Heute titelt die Bild unter anderem mit: "Die Bundesliga müllert wieder los". Der Hinweis auf den Start der 67. Bundesliga Saison könnte ich mich an viele Sachen denken lassen, daran, dass St.Pauli wieder im Oberhaus (Belle Etage als Werner Hansch Gedächnis Terminologie) spielt, dass St.Pauli den Pflichtspiel Start im DFB Pokal mal so richtig verkackt hat (und im Büro allein unter Rothosen ist das Mitgefühl dafür eine äußerst knappe Ressource), die Verbindung mit Thomas Müller legt Gedanken an die vergangene WM nahe, an Südafrika, Vuvuzuelas (und die Frage, wieviele von denen es ins Bundesliga Stadion schaffen).
Aber ich denke an etwas anderes. Und das liegt wohl an meinem aktuell sehr hohen Konsum an TED Talks (von Christian , Pixelschubser aus Passion und Bildungsbürger aus Berufung, liebevoll als meine "TED Offensive" betitelt).
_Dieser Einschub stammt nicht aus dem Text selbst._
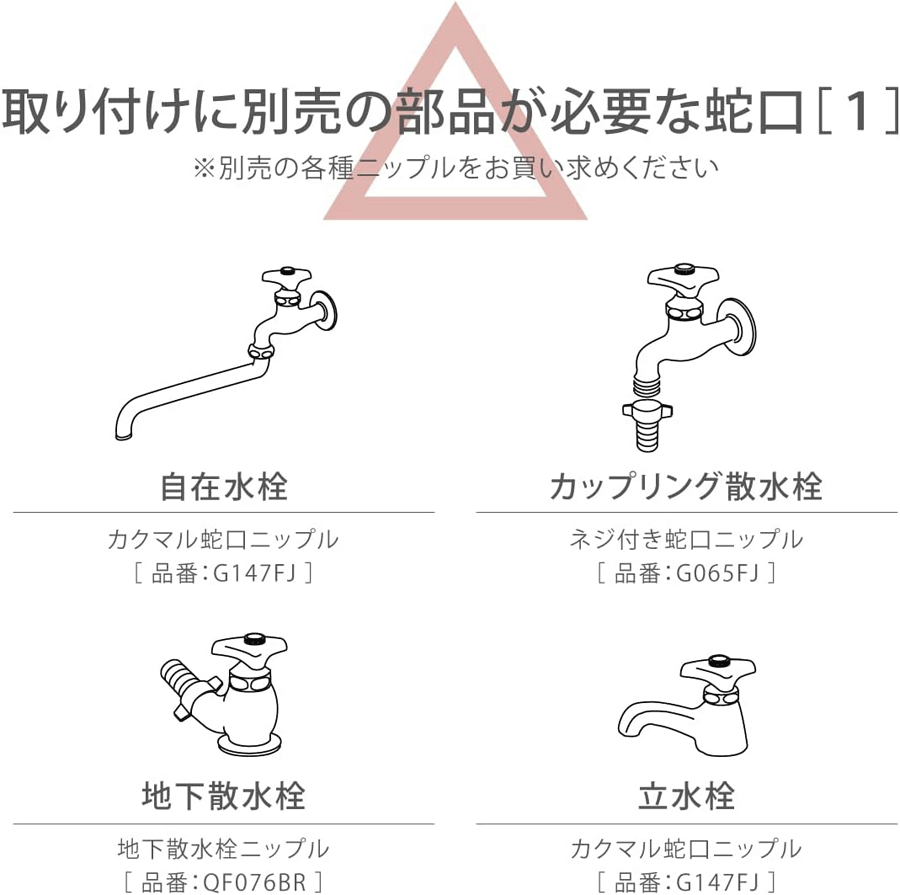 取り付けに別売の部品が必要な蛇口［1］
※別売の各種ニップルをお買い求めください

自在水栓
カクマル蛇口ニップル
［ 品番：G147FJ ］

カップリング散水栓
ネジ付き蛇口ニップル
［ 品番：G065FJ ］

地下散水栓
地下散水栓ニップル
［ 品番：QF076BR ］

立水栓
カクマル蛇口ニップル
［ 品番：G147FJ ］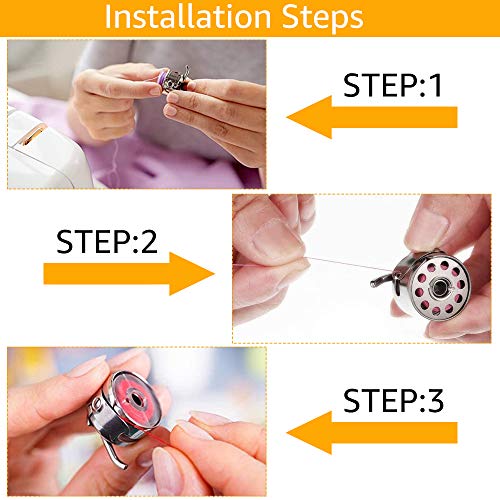 Installation Steps

STEP:1

STEP:2

STEP:3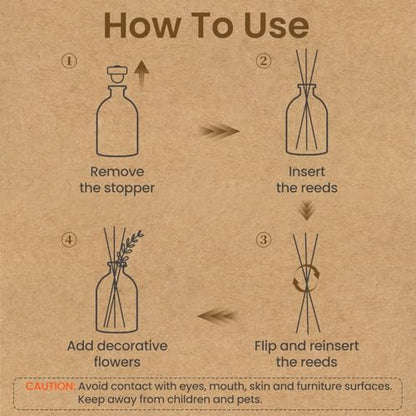 How To Use

①

Remove the stopper

②

Insert the reeds

③

Flip and reinsert the reeds

④

Add decorative flowers

CAUTION: Avoid contact with eyes, mouth, skin and furniture surfaces. Keep away from children and pets.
Das ein einzelne Spieler zum Sinnbild für die Vorfreude auf den Bundesliga Start wird, ist eigentlich erstaunlich, denn er ist ja nur ein Spieler in einer Liga von 18 Mannschaften mit Kadern um sagen wir mal 25 Spielern (lässt sich leichter Rechnen so); also einer von 450 Spielern. Trotzdem steht er dort, 20 Jahre alt, gerade mal in seiner 2. Profi-Saison.
Verständlich, wenn man seinen steilen Aufstieg, der gekrönt wurde mit einer spitzen WM, im Hinterkopf hat.
Leider wirft das eine Frage auf: "Was kann jetzt noch kommen?" Kann Thomas Müller (der Übrigens bei den Bayern einen Vertrag bis 2015 unterschrieben hat) einfach unbeeindruckt wieter aufspielen wie bisher und alle begeistern?
Oder wird er sich immer an der letzten Saison messen lassen? Und wenn er "nur" genauso gut ist, dann ist keiner davon mehr so beindruckt wie von dem (und die Geschichte haben Sie ja alle bei der WM zu Tote erzählt) Jungen aus Bayern, der sich in seiner ersten Saison unbeeindruckt an die Spitze des deutschen Fußballs gespielt hat und auch beim größten Sport-Event der Welt nicht fröhlich drauf los gespielt hat.
Eine ähnliche Frage wirf die amerikanische Autorin Elizabeth Gilbert in einem TED Talk auf, wie gehen wir mit Erfolg um und auch mit den (übersteigerten Erwartungen) die oft daraus resultieren.
Wenn ich einmal eine Bestseller hatte, werde ich dann immer daran gemessen und wie kann ich damit umgehen, wenn ich die Erwartungen nicht erfülle? Bin ich jetzt, obwohl ich gerade mal 40 bin und noch viele Jahre lang schreiben könnte schon am Zenith meiner Karriere?
Beispiele für Künstler, die an diesem Druck gescheitert sind (bei Ballkünstlern fällt mir spontan Sebastian Deisler ein) gibt es genug. Aber wie ensteht dieser Druck? Elizabeth Gilbert hat eine interessante und wie ich finde plausible Erklärung und einen Ansatz.
Auch wenn ich noch nichts von ihr gelesen habe, der TED hat mich beindruckt und ich wünsche ihr noch viele Bestseller (und Thomas Müller noch viele Tore, gerne gegen den HSV damit ich die Rothosen im Büro ärgern kann).